▶ _WHAT YOU SHOULD DO_
Answer these questions using the passage about Asola.
1. What were the fortress's two gates called?
2. Which company operates the regional trains that serve the Asola station?
3. During which years did the Mantova-Asola tramway operate?

▶ _READING PASSAGE_
To the northeast stood the fortress, square with cylindrical corner towers. There were two gates: Porta Fuori to the east, Porta Chiese to the west, each protected by a ravelin.

At the head of the fortress was a governor with a military garrison; at the old castle, near the Torre delle Polveri, was another minor garrison, under the orders of a Magnifico Castellano.

== Infrastructure and transportation ==

=== Roads ===
The municipality is traversed by Strada statale 343, to which Asola gives its name.

=== Railways ===
The Asola station, located on the Brescia-Parma railway, is served by regional trains operated by Trenord and timed on an hourly basis as part of the service contract stipulated with the Lombardy Region.

In the past it offered connections with two suburban tramways, the Cremona-Asola, operating between 1929 and 1955, and the Mantova-Asola, operating between 1886 and 1933.

=== Urban mobility ===
Asola is connected to Mantua by two APAM lines: one direct to Castiglione delle Stiviere and the other to Mantua; and by ARRIVA ITALIA s.p.a by a direct line to Cremona.

▶ _DATA SUPPLIED_
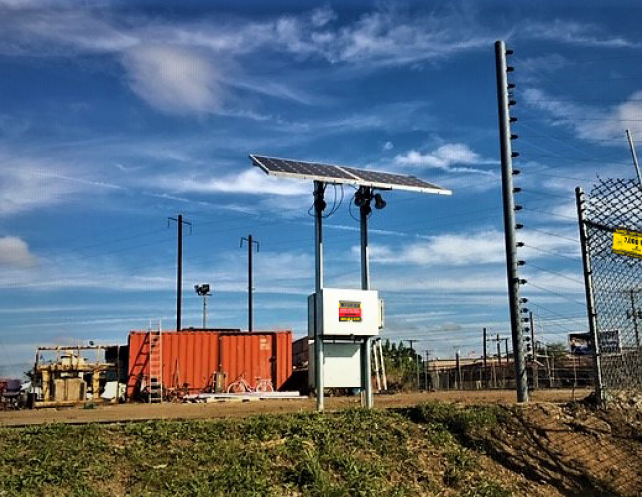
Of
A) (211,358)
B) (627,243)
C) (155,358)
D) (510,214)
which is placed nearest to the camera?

▶ _FINISHED TASK_
1. Porta Fuori (to the east) and Porta Chiese (to the west).
2. Trenord.
3. From 1886 to 1933.